Inception Labs Launches Mercury 2: Diffusion-Based LLM Hits 1,000 Tokens Per Second
A New Architecture Challenges the LLM Status Quo
On February 24, 2026, Inception Labs launched Mercury 2, the world's first production-grade diffusion-based reasoning language model. Unlike conventional autoregressive models that generate text one token at a time, Mercury 2 starts with a rough draft of the full output and iteratively refines multiple tokens in parallel through a diffusion process — akin to an editor revising an entire draft simultaneously rather than word by word.
Speed and Cost Advantages
Mercury 2 achieves 1,009 tokens per second on NVIDIA Blackwell GPUs — roughly 10–14x faster than Claude Haiku 4.5 with reasoning (89 tokens/s) and GPT-5 Mini (71 tokens/s). End-to-end latency is just 1.7 seconds, compared to 14.4 seconds for Gemini 3 Flash and 23.4 seconds for Claude Haiku 4.5.

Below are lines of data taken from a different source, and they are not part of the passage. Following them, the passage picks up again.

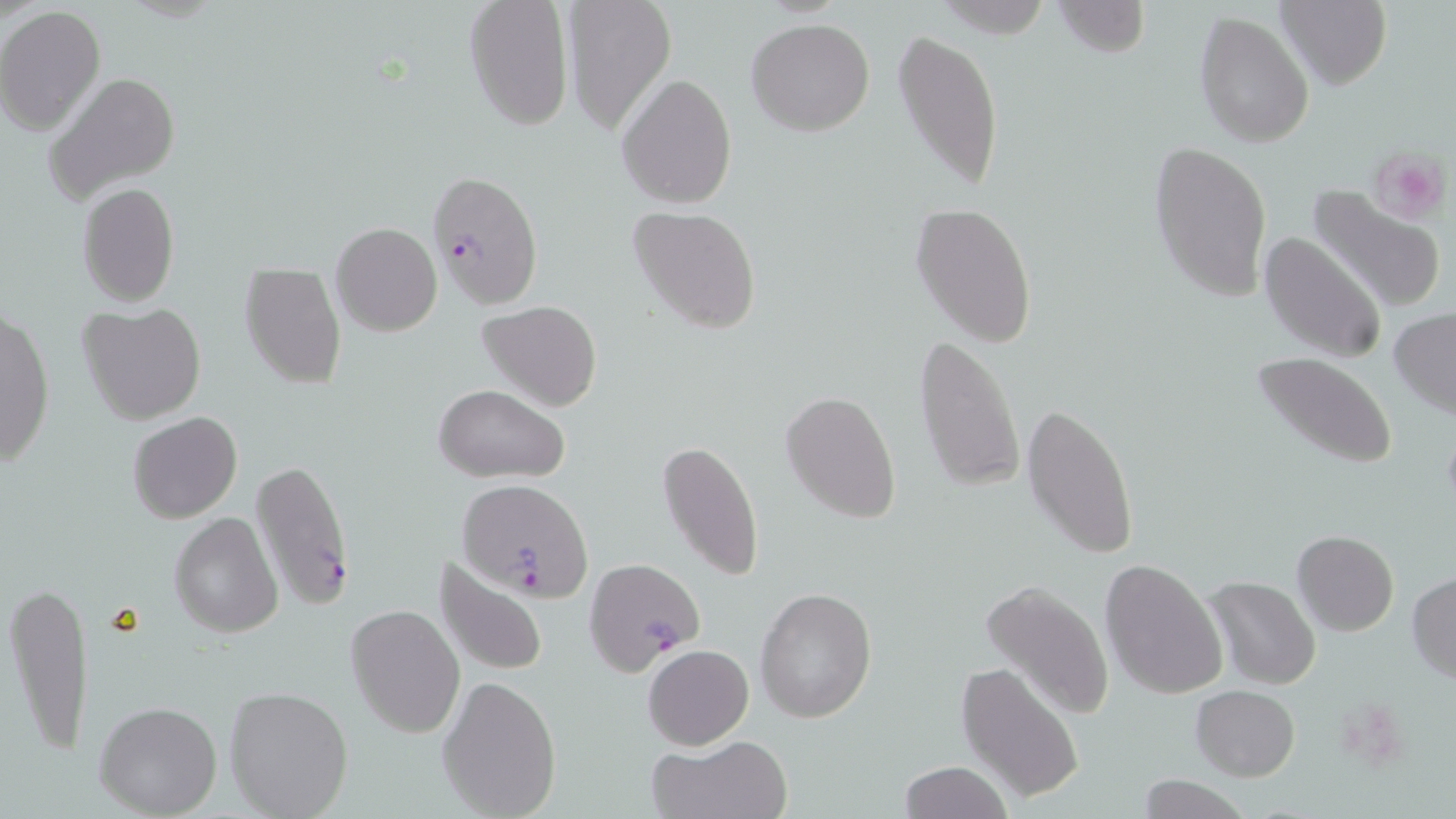

Summary:
  - Coordinate format: approximate bounding boxes as named x1/y1/x2/y2 corners in pixels
  - Plasmodium falciparum-infected red blood cell locations: (x1=427, y1=170, x2=544, y2=308), (x1=252, y1=458, x2=356, y2=612), (x1=459, y1=480, x2=594, y2=600), (x1=585, y1=558, x2=704, y2=674)
  - Uninfected red blood cell locations: (x1=561, y1=0, x2=678, y2=135), (x1=1053, y1=0, x2=1152, y2=59), (x1=1277, y1=0, x2=1391, y2=90), (x1=463, y1=1, x2=574, y2=131), (x1=0, y1=6, x2=107, y2=137), (x1=1194, y1=10, x2=1313, y2=149), (x1=746, y1=17, x2=875, y2=136), (x1=893, y1=28, x2=1004, y2=198), (x1=44, y1=70, x2=181, y2=205), (x1=617, y1=72, x2=738, y2=211), (x1=1149, y1=138, x2=1271, y2=304), (x1=76, y1=182, x2=180, y2=308), (x1=1306, y1=186, x2=1446, y2=316), (x1=910, y1=202, x2=1039, y2=345), (x1=627, y1=205, x2=763, y2=335), (x1=331, y1=221, x2=441, y2=337), (x1=1258, y1=229, x2=1386, y2=365), (x1=240, y1=262, x2=347, y2=391), (x1=477, y1=302, x2=603, y2=412), (x1=78, y1=303, x2=207, y2=427), (x1=1390, y1=307, x2=1456, y2=417), (x1=1, y1=309, x2=55, y2=466), (x1=913, y1=334, x2=1025, y2=492), (x1=1252, y1=351, x2=1399, y2=469), (x1=431, y1=383, x2=570, y2=483), (x1=781, y1=389, x2=902, y2=523), (x1=1023, y1=401, x2=1138, y2=561), (x1=128, y1=412, x2=242, y2=524), (x1=656, y1=440, x2=767, y2=586), (x1=169, y1=512, x2=282, y2=639), (x1=1292, y1=531, x2=1398, y2=635), (x1=433, y1=556, x2=552, y2=678), (x1=1101, y1=559, x2=1228, y2=701), (x1=376, y1=566, x2=518, y2=711), (x1=1408, y1=573, x2=1456, y2=683), (x1=1206, y1=576, x2=1321, y2=690), (x1=979, y1=578, x2=1113, y2=721), (x1=5, y1=579, x2=94, y2=759), (x1=755, y1=586, x2=877, y2=724), (x1=346, y1=604, x2=465, y2=739), (x1=642, y1=644, x2=754, y2=749), (x1=956, y1=660, x2=1086, y2=804), (x1=437, y1=675, x2=563, y2=816), (x1=223, y1=686, x2=354, y2=819), (x1=1192, y1=686, x2=1300, y2=780), (x1=94, y1=700, x2=223, y2=817), (x1=649, y1=736, x2=792, y2=819), (x1=898, y1=761, x2=1014, y2=819), (x1=1133, y1=776, x2=1251, y2=818)
  - Platelet locations: (x1=1370, y1=149, x2=1449, y2=223)
  - Slide-level diagnosis: Plasmodium falciparum
  - Preparation: thin blood film
  - Field of view: one of a larger specimen
  - Image size: 1456×819 pixels
  - Modality: optical microscopy
  - Magnification: 1000x
  - Stain: May-Grünwald-GiemsaName the parasite shown.
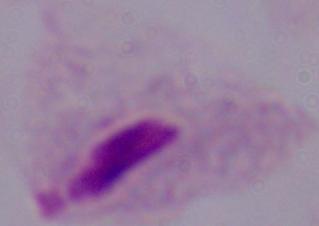
This is a trichomonad.

Micrograph. Captured at 1000x magnification.Assess this cell for malaria.
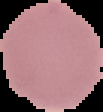

Uninfected.

Segmented cell region on a black background. From a thin blood smear. Image is 103×112 pixels.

Pricing is equally competitive: $0.25 per million input tokens and $0.75 per million output tokens — approximately half the cost of Gemini 3 Flash and four times cheaper than Claude Haiku 4.5.
Benchmark Performance
Mercury 2 scores 74 on GPQA Diamond, 67 on LiveCodeBench, and 71 on IFBench, demonstrating competitive reasoning quality while delivering unprecedented speed. The model supports a 128K context window, tool use, and JSON output.
Diffusion Meets Language Reasoning
Founded by researchers from Stanford, UCLA, and Cornell who pioneered diffusion techniques in image generation, Inception Labs is commercializing that paradigm for text. Mercury 2 is positioned for real-time AI agent workloads and high-frequency API applications where latency and cost are critical constraints.